FileSystem类的getFileStatus()方法提供了一个获取文件或文件夹的FileStatus对象的方式。

x) Finding information on a single file or directory is useful, but you also often need to be able to list the contents of a directory. That’s what FileSystem’s listStatus() methods are for:
在一个单个文件或文件夹上搜寻信息是实用的。可是你也会常常须要罗列一个文件夹的内容。

这就是FileSystem类listStatus()方法的功能。

public FileStatus[] listStatus(Path f) throws IOException
public FileStatus[] listStatus(Path f, PathFilter filter) throws IOException
public FileStatus[] listStatus(Path[] files) throws IOException
public FileStatus[] listStatus(Path[] files, PathFilter filter) throws IOException

When the argument is a file, the simplest variant returns an array of FileStatus objects of length 1. When the argument is a directory, it returns zero or more FileStatus objects representing the files and directories contained in the directory.
当參数是一个文件时，最简单变化就是返回一个长度为1的FileStatus对象数组。当參数是一个文件夹时。返回0个或多个FileStatus对象，代表文件夹中包括的文件或者文件夹。
y) Example 3-6. Showing the file statuses for a collection of paths in a Hadoop filesystem.
显示hadoop文件系统中一组路径的文件状态

public class ListStatus {

    public static void main(String[] args) throws Exception {
        String uri = args[0];
        Configuration conf = new Configuration();
        FileSystem fs = FileSystem.get(URI.create(uri), conf);

        Path[] paths = new Path[args.length];
        for (int i = 0; i < paths.length; i++) {
            paths[i] = new Path(args[i]);
        }

        FileStatus[] status = fs.listStatus(paths);
        Path[] listedPaths = FileUtil.stat2Paths(status);
        for (Path p : listedPaths) {
            System.out.println(p);
        }
    }
}

z) Rather than having to enumerate each file and directory to specify the input, it is convenient to use wildcard characters to match multiple files with a single expression, an operation that is known as globbing.
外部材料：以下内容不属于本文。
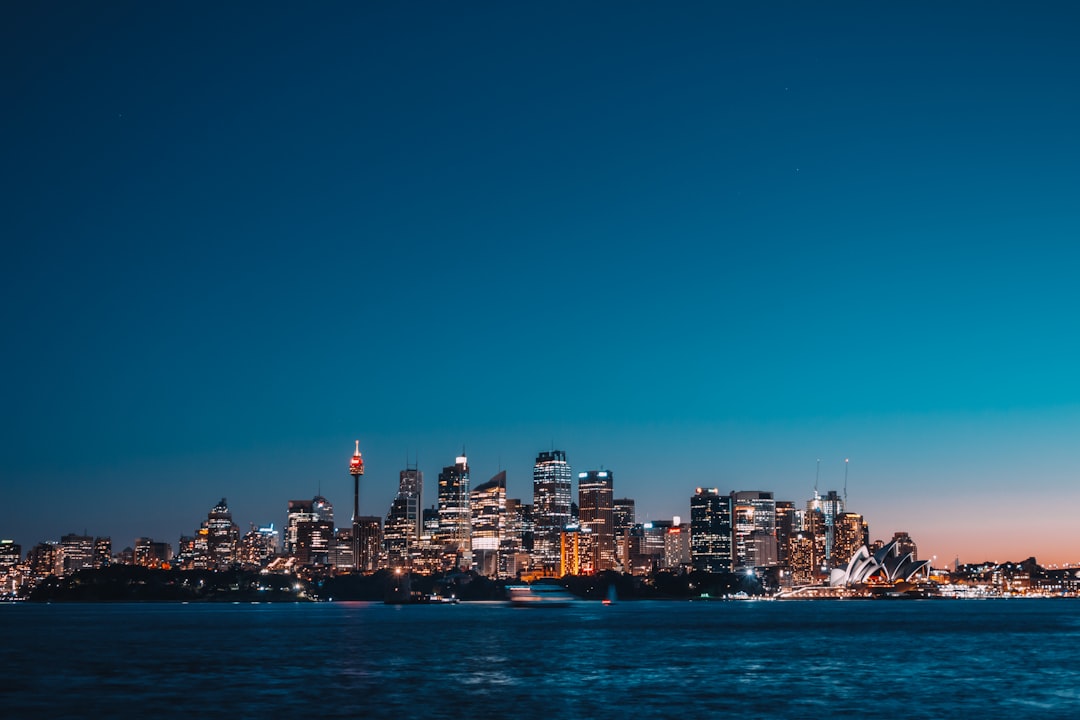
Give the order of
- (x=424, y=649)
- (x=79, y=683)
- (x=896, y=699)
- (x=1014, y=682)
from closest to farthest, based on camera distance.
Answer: (x=896, y=699) < (x=79, y=683) < (x=1014, y=682) < (x=424, y=649)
Hadoop provides two FileSystem methods for processing globs:
不同于使用枚举的方式去指定每个文件和文件夹作为输入，它能够非常方便的使用通配符用一个表达式去匹配多个文件，也就是被觉得的globbing操作。hadoop提供了两种FileSystem类的方法去处理globs：

public FileStatus[] globStatus(Path pathPattern) throws IOException
public FileStatus[] globStatus(Path pathPattern, PathFilter filter) throws IOException

Hadoop supports the same set of glob characters as the Unix bash shell.
hadoop支持与Unix系统bash脚本一致的通配符表达。